Snell Gregory I, Griffiths Anne, Levvey Bronwyn J, Oto Takahiro
Lung Transplant Service, Department of Allergy, Immunology and Respiratory Medicine, The Alfred Hospital and Monash University, Melbourne, Victoria, Australia.
J Heart Lung Transplant. 2008 Jun;27(6):662-7. doi: 10.1016/j.healun.2008.03.009.
It is important to utilize all lung donor offers to maximize lung transplant (LTx) opportunities.
This report describes the results of strategies that have evolved to evaluate and optimize cadaveric donor lung function and intra- and post-operative ICU management. Ongoing interactions between the intensive care unit (ICU) staff, donor coordinators and the LTx team all contribute to this process. Data are compared with the annual reports of the 2005 USA Organ and Transplant Procurement Network and UK Transplant.
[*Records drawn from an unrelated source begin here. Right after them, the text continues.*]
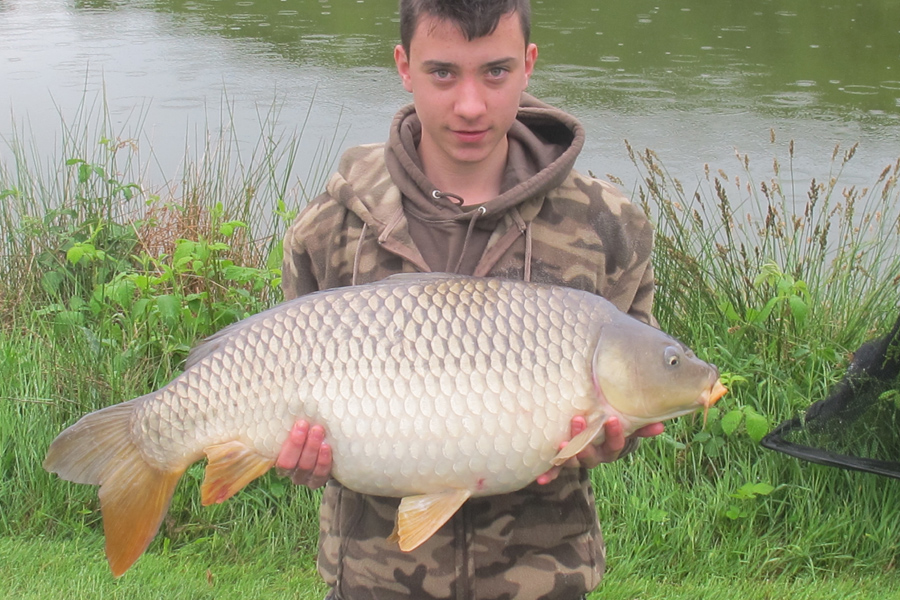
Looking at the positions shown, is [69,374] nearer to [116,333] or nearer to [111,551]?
[116,333]

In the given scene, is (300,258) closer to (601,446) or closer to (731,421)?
(601,446)

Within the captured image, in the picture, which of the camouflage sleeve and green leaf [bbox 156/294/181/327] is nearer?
the camouflage sleeve

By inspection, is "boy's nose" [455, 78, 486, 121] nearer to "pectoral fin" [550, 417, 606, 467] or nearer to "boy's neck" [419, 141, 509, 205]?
"boy's neck" [419, 141, 509, 205]

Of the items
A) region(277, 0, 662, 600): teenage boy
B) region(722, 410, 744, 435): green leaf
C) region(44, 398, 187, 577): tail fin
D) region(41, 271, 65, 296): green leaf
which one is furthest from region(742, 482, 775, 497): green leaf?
region(41, 271, 65, 296): green leaf

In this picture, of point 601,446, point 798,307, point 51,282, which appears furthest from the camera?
point 51,282

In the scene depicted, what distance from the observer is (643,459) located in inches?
87.0

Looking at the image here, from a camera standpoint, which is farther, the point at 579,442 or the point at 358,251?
the point at 358,251

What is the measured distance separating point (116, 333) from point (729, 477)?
1495 millimetres

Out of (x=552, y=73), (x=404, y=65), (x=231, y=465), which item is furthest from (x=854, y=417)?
(x=552, y=73)

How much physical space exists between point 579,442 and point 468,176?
44 cm

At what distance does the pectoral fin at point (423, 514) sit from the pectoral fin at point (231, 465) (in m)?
0.17

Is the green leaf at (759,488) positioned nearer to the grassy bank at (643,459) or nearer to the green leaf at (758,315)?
the grassy bank at (643,459)

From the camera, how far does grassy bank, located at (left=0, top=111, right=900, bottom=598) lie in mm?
1983

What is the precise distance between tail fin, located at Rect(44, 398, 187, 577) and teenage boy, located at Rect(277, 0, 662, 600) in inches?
8.6
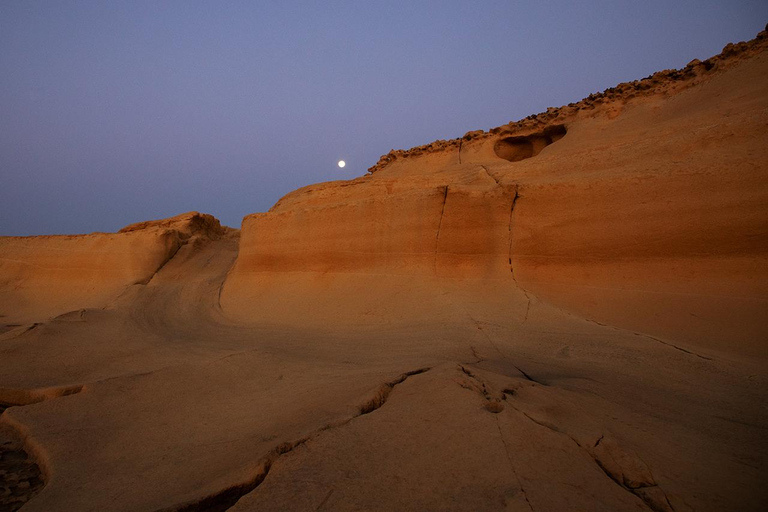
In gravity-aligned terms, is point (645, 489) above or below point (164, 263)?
below

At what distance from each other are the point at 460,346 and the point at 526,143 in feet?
21.6

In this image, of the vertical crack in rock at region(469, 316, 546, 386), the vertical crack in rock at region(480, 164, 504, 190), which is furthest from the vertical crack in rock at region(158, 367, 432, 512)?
the vertical crack in rock at region(480, 164, 504, 190)

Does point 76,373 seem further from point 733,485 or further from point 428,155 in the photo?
point 428,155

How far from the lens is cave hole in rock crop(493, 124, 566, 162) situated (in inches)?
304

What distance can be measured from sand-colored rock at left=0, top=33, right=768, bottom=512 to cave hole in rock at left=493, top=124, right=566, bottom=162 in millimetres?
391

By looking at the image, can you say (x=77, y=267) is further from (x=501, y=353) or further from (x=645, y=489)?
(x=645, y=489)

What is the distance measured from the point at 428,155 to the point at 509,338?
257 inches

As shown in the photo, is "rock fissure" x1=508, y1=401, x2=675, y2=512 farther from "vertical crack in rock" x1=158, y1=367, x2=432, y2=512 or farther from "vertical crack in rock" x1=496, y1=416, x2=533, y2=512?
"vertical crack in rock" x1=158, y1=367, x2=432, y2=512

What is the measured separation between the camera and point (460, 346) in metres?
2.87

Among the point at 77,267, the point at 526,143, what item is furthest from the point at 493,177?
the point at 77,267

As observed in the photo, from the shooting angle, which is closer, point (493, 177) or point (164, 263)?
point (493, 177)

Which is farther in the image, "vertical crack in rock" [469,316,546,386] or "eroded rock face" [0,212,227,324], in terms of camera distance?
"eroded rock face" [0,212,227,324]

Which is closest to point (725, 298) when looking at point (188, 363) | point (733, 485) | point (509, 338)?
point (509, 338)

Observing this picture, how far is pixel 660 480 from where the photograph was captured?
3.84 feet
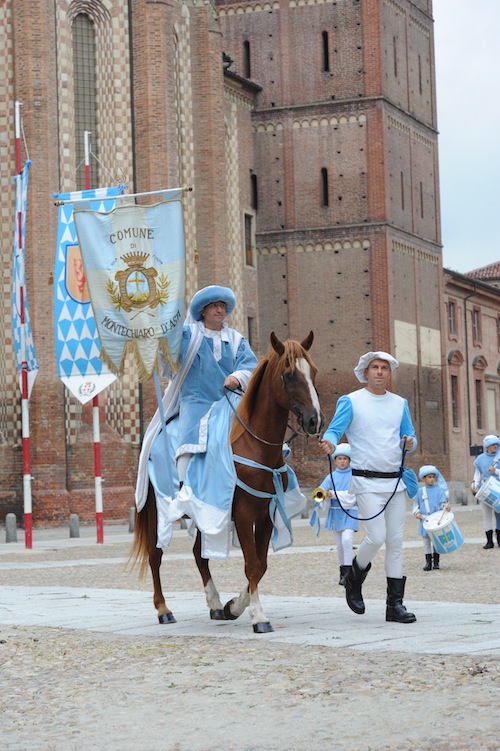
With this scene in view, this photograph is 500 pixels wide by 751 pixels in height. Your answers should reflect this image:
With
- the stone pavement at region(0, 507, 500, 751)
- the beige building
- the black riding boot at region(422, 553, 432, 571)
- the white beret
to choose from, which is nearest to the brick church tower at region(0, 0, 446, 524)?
the beige building

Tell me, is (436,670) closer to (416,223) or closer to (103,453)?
(103,453)

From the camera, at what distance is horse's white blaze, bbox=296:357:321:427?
969cm

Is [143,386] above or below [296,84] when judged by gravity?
below

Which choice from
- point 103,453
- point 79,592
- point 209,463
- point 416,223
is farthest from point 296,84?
point 209,463

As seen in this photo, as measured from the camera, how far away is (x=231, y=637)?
9.73m

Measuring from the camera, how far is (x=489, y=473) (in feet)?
70.7

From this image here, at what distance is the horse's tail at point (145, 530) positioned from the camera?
1106cm

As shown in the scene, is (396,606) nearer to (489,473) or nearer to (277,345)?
(277,345)

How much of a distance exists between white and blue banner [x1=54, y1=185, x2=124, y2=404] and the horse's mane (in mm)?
15964

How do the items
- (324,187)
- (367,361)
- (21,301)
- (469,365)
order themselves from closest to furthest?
(367,361) → (21,301) → (324,187) → (469,365)

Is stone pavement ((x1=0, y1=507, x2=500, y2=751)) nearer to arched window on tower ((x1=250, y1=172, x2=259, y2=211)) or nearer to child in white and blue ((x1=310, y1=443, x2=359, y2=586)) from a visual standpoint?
child in white and blue ((x1=310, y1=443, x2=359, y2=586))

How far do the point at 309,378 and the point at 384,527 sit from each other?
1325 mm

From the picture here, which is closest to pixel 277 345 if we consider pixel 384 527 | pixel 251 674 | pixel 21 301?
pixel 384 527

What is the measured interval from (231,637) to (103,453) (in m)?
27.2
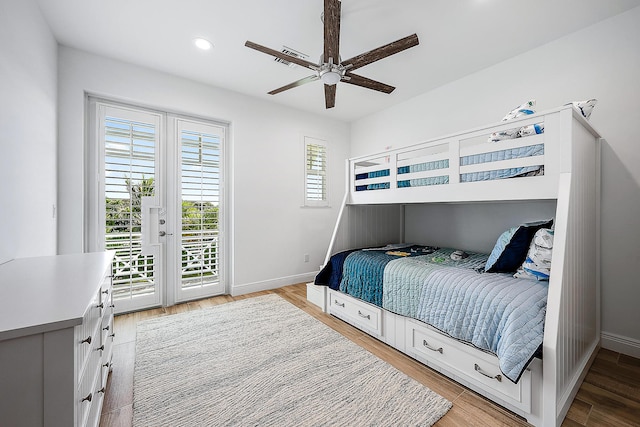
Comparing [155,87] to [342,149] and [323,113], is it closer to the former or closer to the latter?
[323,113]

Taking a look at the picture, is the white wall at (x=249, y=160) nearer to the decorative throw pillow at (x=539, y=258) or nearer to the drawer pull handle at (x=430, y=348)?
the drawer pull handle at (x=430, y=348)

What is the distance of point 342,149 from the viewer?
4500 mm

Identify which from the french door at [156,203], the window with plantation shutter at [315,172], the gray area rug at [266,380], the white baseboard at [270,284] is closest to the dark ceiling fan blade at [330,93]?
the window with plantation shutter at [315,172]

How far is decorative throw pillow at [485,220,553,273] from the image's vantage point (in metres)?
1.86

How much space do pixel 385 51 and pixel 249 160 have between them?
2.19m

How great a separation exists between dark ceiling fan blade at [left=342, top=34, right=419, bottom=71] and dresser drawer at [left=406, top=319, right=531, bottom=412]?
6.39 ft

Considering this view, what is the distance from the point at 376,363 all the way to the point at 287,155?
9.39 feet

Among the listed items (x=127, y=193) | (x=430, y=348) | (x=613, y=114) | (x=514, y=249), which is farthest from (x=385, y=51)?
(x=127, y=193)

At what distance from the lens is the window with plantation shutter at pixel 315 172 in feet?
13.4

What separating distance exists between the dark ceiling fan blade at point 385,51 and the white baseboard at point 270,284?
9.13ft

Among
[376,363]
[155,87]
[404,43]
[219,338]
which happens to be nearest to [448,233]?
[376,363]

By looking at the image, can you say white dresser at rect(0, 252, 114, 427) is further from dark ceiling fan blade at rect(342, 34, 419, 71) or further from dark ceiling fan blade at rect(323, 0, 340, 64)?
dark ceiling fan blade at rect(342, 34, 419, 71)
In 2001, 41% of all local (State of Victoria) multiple-organ donors referred for LTx were transplanted at the Alfred Hospital, with 36% considered functionally unusable. In 2006, 66% of Victorian donors contributed lungs for LTx (18% functionally unusable, 16% logistically unusable). Of the interstate (rest of Australia) lung donor offers, 50% (no local LTx unit present) and 32% (local LTx unit with first offer) were utilized, with 33% and 48% functionally unusable, respectively. Of the 47 resultant Alfred Hospital LTxs in 2006, survival rates were 100% at 180 days and 96% at 365 days, with no mortality directly attributable to donor quality. Overall, 54% (91 of 163) of Australian organ donor offers were used for LTx (i.e., 4.5 per million population [PMP]), compared with 17% in the USA (3.8 PMP) and 13% in the UK (2.0 LTx donors PMP) in 2005.
A strategy of peri-operative lung donor evaluation and intervention suggests the number of truly unusable donor lungs is only a small fraction of the overall donor pool. In Australia, this strategy makes a significant difference in lung retrieval and transplantation rates, despite an intrinsically low (10 PMP) national donor rate.
利用所有的肺供体机会以最大化肺移植(LTx)的可能性非常重要。
本报告描述了为评估和优化尸体供肺功能以及术中及术后重症监护病房(ICU)管理而不断发展的策略的结果。重症监护病房(ICU)工作人员、供体协调员和肺移植团队之间持续的互动都有助于这一过程。数据与2005年美国器官和移植采购网络以及英国移植的年度报告进行了比较。
2001年,转至阿尔弗雷德医院进行肺移植评估的所有本地(维多利亚州)多器官供体中,41%进行了移植,36%被认为功能不可用。2006年,维多利亚州66%的供体提供了用于肺移植的肺(18%功能不可用,16%因后勤原因不可用)。对于州际(澳大利亚其他地区)的肺供体机会,分别有50%(当地无肺移植单位)和32%(当地有首个肺移植单位)被利用,功能不可用率分别为33%和48%。2006年阿尔弗雷德医院的47例肺移植中,180天时生存率为100%,365天时为96%,没有死亡直接归因于供体质量。总体而言,澳大利亚163例器官供体机会中有54%(91例)用于肺移植(即每百万人口中有4.5例[PMP]),而2005年美国为17%(3.8 PMP),英国为13%(每百万人口中有2.0例肺移植供体)。
围手术期肺供体评估和干预策略表明,真正不可用的供肺数量仅占整个供体库的一小部分。在澳大利亚,尽管全国供体率本身较低(每百万人口中有10例),但该策略在肺获取和移植率方面产生了显著差异。